Pilar Utama Teori Postkolonial untuk Analisis Sastra
Dua pilar utama teori postkolonial yang relevan untuk menganalisis narasi minoritas Ngũgĩ dan Pramoedya adalah Orientalisme dan konsep Subaltern.
Orientalisme (Edward Said)
Orientalisme merujuk pada konstruksi dan representasi Barat terhadap ‘Timur’ (Orient) sebagai ‘Liyan’ (Other) yang dianggap eksotis, inferior, dan statis. Diskursus ini merupakan sistem pengetahuan dan kekuasaan yang secara efektif menjustifikasi dominasi kolonial. Orientalisme memposisikan Barat sebagai superior dan Timur sebagai terbelakang, sehingga memerlukan misi ‘memperadabkan’. Dalam konteks studi kasus, Orientalisme menjadi benteng ideologis yang kokoh bagi struktur kekuasaan kolonial Hindia Belanda yang dihadapi tokoh Minke dalam Kuartet Buru.
Subaltern (Gayatri Chakravorty Spivak)
Konsep Subaltern Spivak secara spesifik mengacu pada kelompok yang terpinggirkan dan tertindas, yang mengalami pembatasan akses tidak hanya berdasarkan penindasan kolonial tetapi juga berdasarkan berbagai aspek seperti kelas sosial, ekonomi, gender, etnis, bahasa, dan kekuasaan. Suara dan pengalaman kelompok Subaltern sering kali dibungkam atau salah direpresentasikan, baik oleh kekuasaan kolonial maupun oleh kelompok elit di dalam masyarakat pascakolonial itu sendiri. Karya sastra postkolonial, seperti yang dihasilkan oleh Ngũgĩ dan Pramoedya, menjadi upaya krusial untuk mengisi kekosongan representasi ini.

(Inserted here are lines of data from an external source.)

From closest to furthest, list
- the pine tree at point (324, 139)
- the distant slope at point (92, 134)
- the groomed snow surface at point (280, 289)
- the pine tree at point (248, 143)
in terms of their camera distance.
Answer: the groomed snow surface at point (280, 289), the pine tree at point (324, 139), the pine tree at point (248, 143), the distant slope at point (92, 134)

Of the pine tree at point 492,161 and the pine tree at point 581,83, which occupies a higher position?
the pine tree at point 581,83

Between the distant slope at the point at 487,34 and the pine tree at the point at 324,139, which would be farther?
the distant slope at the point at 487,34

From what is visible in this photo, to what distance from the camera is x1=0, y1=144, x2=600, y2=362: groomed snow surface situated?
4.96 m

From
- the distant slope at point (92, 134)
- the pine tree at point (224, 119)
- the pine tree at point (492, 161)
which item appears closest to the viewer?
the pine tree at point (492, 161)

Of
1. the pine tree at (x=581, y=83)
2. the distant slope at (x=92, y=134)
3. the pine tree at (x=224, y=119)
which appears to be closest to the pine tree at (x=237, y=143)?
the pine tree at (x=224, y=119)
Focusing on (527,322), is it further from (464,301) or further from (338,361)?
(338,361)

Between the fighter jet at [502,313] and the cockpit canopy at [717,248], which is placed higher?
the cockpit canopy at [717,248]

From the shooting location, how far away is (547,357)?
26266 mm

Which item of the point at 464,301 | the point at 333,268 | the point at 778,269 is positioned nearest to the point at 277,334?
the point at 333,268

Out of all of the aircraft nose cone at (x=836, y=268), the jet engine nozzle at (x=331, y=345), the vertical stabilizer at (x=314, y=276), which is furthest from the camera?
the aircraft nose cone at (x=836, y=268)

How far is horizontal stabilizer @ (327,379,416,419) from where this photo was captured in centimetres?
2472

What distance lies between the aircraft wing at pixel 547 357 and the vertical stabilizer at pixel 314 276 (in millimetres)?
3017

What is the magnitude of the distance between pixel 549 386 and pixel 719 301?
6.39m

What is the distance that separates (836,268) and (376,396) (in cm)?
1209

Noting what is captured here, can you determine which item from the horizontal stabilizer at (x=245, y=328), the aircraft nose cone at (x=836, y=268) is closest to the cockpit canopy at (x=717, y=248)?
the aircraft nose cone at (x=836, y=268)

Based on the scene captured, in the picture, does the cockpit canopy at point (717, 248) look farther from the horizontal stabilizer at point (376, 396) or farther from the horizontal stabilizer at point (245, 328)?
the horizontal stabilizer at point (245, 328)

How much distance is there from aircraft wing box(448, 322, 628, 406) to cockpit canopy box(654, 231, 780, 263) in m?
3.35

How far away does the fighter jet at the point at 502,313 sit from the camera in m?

Secara keseluruhan, sastra postkolonial berfungsi sebagai antitesis terhadap hegemoni kultural global yang berlanjut. Imperialisme kultural Amerika dan Barat yang mendominasi saat ini secara langsung ditantang oleh para penulis Global South. Sastra mereka bukan sekadar rekaman sejarah masa lalu; ia adalah jaringan kritik yang aktif dan berfungsi untuk mendestabilisasi hegemoni global di masa kini. Oleh karena itu, penulis postkolonial tidak dapat dipisahkan dari perjuangan zaman, mereka adalah intelektual yang berperan dalam pertarungan politik dan sosial yang berkesinambungan.
Ngũgĩ wa Thiong’o: Strategi Bahasa dan Suara Massa Afrika
Ngũgĩ wa Thiong’o, penulis terkemuka Kenya, memilih bahasa sebagai medan perang utama untuk dekolonisasi, sebuah keputusan radikal yang membedakannya dari banyak rekan sezamannya.
Dekolonisasi Pikiran: Politik Bahasa Gikuyu
Keputusan Ngũgĩ pada tahun 1977 untuk berhenti menulis dalam bahasa Inggris dan beralih menggunakan bahasa ibunya, Gikuyu, adalah tindakan politik dan budaya yang mendefinisikan kembali dirinya sebagai seorang radikal. Tindakan ini merupakan penegasan atas pembebasan dan reklamasi budaya. Dalam esai monumentalnya, Decolonising the Mind: The Politics of Language in African Literature (1986), ia mengajukan pertanyaan provokatif: “Apa perbedaan antara seorang politisi yang mengatakan Afrika tidak bisa hidup tanpa imperialisme dan penulis yang mengatakan Afrika tidak bisa hidup tanpa bahasa-bahasa Eropa?”.
Bagi Ngũgĩ, bahasa adalah perantara antara diri sendiri dan alam, antara diri sendiri dan orang lain; bahasa menjadi perantara keberadaan itu sendiri. Dengan memilih Gikuyu, ia secara sadar bergerak menjauh dari orientasi Eurosentris yang mendominasi karya-karya awalnya yang ditulis dalam bahasa Inggris. Pilihan linguistik ini tidak hanya mengubah politiknya, tetapi juga secara mendalam membentuk estetika naratifnya.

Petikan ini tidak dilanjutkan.